As recently as May of this year, we sent government a comprehensive list of key recommendations to address B.C.’s growing waitlist challenge.
We also previously offered 17 solutions — all of which the province endorsed, but unfortunately failed to implement.
Our recommendations are designed to reduce wait times by improving the efficiency of hospital operating rooms, to deliver safer care through optimal use of anesthesia physician assistants, and to increase training, recruitment, and retention of anesthesiologists who are needed right now in communities throughout our province.
These solutions align perfectly with the four “areas of focus” in the Horgan government’s surgical strategy, which include delivering more surgeries for “long waiters,” keeping up with the demand for all other surgical patients, making operating rooms more efficient, and ensuring that we have the right number of health professionals to meet patient needs.
The B.C. Anesthesiologists’ Society wants to get to work implementing these solutions, but that has been impossible without the government working together with us.
Agreeing with a solution is not the same as implementing that solution. Likewise, patients do not benefit when government promises are not kept.

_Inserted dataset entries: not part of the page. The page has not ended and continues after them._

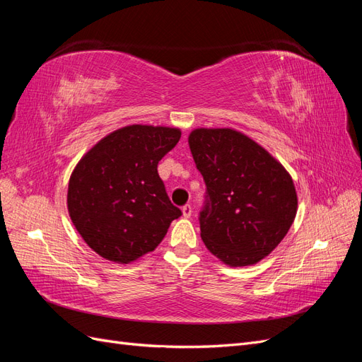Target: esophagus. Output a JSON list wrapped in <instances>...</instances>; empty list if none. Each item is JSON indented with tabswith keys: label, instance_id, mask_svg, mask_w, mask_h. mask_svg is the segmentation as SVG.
Returning <instances> with one entry per match:
<instances>
[{
	"label": "esophagus",
	"instance_id": "esophagus-1",
	"mask_svg": "<svg viewBox=\"0 0 362 362\" xmlns=\"http://www.w3.org/2000/svg\"><path fill=\"white\" fill-rule=\"evenodd\" d=\"M182 216L185 217V218H189L190 216H192V205H184L182 206Z\"/></svg>",
	"mask_w": 362,
	"mask_h": 362
}]
</instances>
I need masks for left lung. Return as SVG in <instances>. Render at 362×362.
I'll use <instances>...</instances> for the list:
<instances>
[{"mask_svg": "<svg viewBox=\"0 0 362 362\" xmlns=\"http://www.w3.org/2000/svg\"><path fill=\"white\" fill-rule=\"evenodd\" d=\"M206 185L199 216L206 249L226 266L257 264L287 235L298 213L291 175L233 128H196L189 136Z\"/></svg>", "mask_w": 362, "mask_h": 362, "instance_id": "1", "label": "left lung"}]
</instances>
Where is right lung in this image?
<instances>
[{
  "label": "right lung",
  "mask_w": 362,
  "mask_h": 362,
  "mask_svg": "<svg viewBox=\"0 0 362 362\" xmlns=\"http://www.w3.org/2000/svg\"><path fill=\"white\" fill-rule=\"evenodd\" d=\"M180 137V128L122 127L76 164L68 185V211L98 255L129 264L154 250L181 216L157 170Z\"/></svg>",
  "instance_id": "obj_1"
}]
</instances>
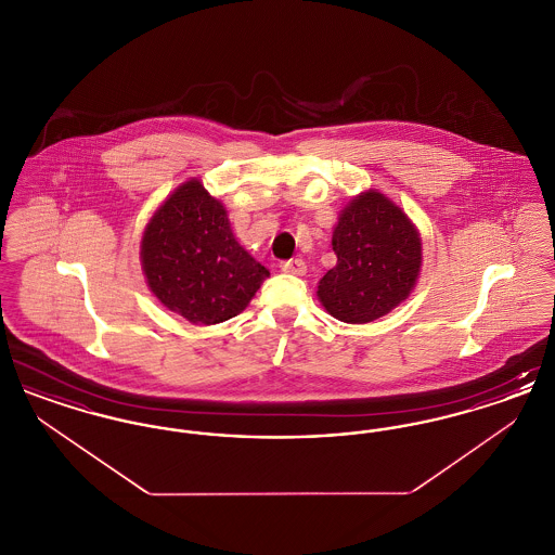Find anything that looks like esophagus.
<instances>
[{"label":"esophagus","mask_w":555,"mask_h":555,"mask_svg":"<svg viewBox=\"0 0 555 555\" xmlns=\"http://www.w3.org/2000/svg\"><path fill=\"white\" fill-rule=\"evenodd\" d=\"M281 270H283V272H287V274H295V276H304L308 268H306V262H304V260L295 258V260H289V262H283V264H281Z\"/></svg>","instance_id":"esophagus-1"}]
</instances>
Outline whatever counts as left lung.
Segmentation results:
<instances>
[{"label":"left lung","instance_id":"1","mask_svg":"<svg viewBox=\"0 0 555 555\" xmlns=\"http://www.w3.org/2000/svg\"><path fill=\"white\" fill-rule=\"evenodd\" d=\"M337 266L318 283L324 310L347 324H366L410 297L423 270V237L410 216L378 189L345 206L333 229Z\"/></svg>","mask_w":555,"mask_h":555}]
</instances>
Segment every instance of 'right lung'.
<instances>
[{"label": "right lung", "instance_id": "add662e5", "mask_svg": "<svg viewBox=\"0 0 555 555\" xmlns=\"http://www.w3.org/2000/svg\"><path fill=\"white\" fill-rule=\"evenodd\" d=\"M139 258L159 304L191 324L237 317L270 276L238 243L227 208L199 179L177 186L152 214Z\"/></svg>", "mask_w": 555, "mask_h": 555}]
</instances>
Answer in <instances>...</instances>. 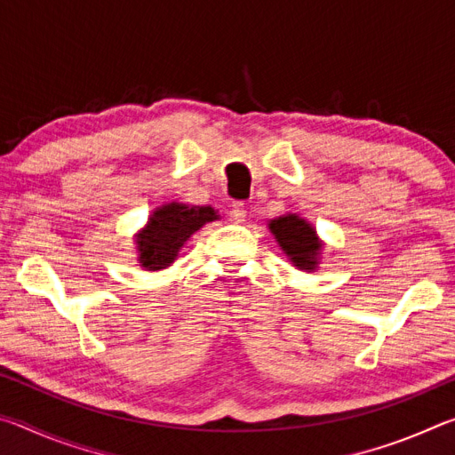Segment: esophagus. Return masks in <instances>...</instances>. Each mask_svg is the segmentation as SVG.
Returning a JSON list of instances; mask_svg holds the SVG:
<instances>
[{
  "label": "esophagus",
  "instance_id": "1",
  "mask_svg": "<svg viewBox=\"0 0 455 455\" xmlns=\"http://www.w3.org/2000/svg\"><path fill=\"white\" fill-rule=\"evenodd\" d=\"M228 217H230V220L236 222V225H241V222H244V217H246L244 204L243 203H233V204H230Z\"/></svg>",
  "mask_w": 455,
  "mask_h": 455
}]
</instances>
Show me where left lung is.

B.C.’s anesthesiologists are ready, willing, and able to work with government to make the surgical strategy a success.
The province has made a clear promise to improve surgery wait times, and we have at least 17 consensus solutions to work with.
For the sake of 91,150 British Columbians, it’s time for government to step up and deliver.
Dr. Roland Orfaly is CEO of the B.C. Anesthesiologists’ Society and is a specialist physician who works as a staff anesthesiologist at Royal Columbian Hospital in New Westminster.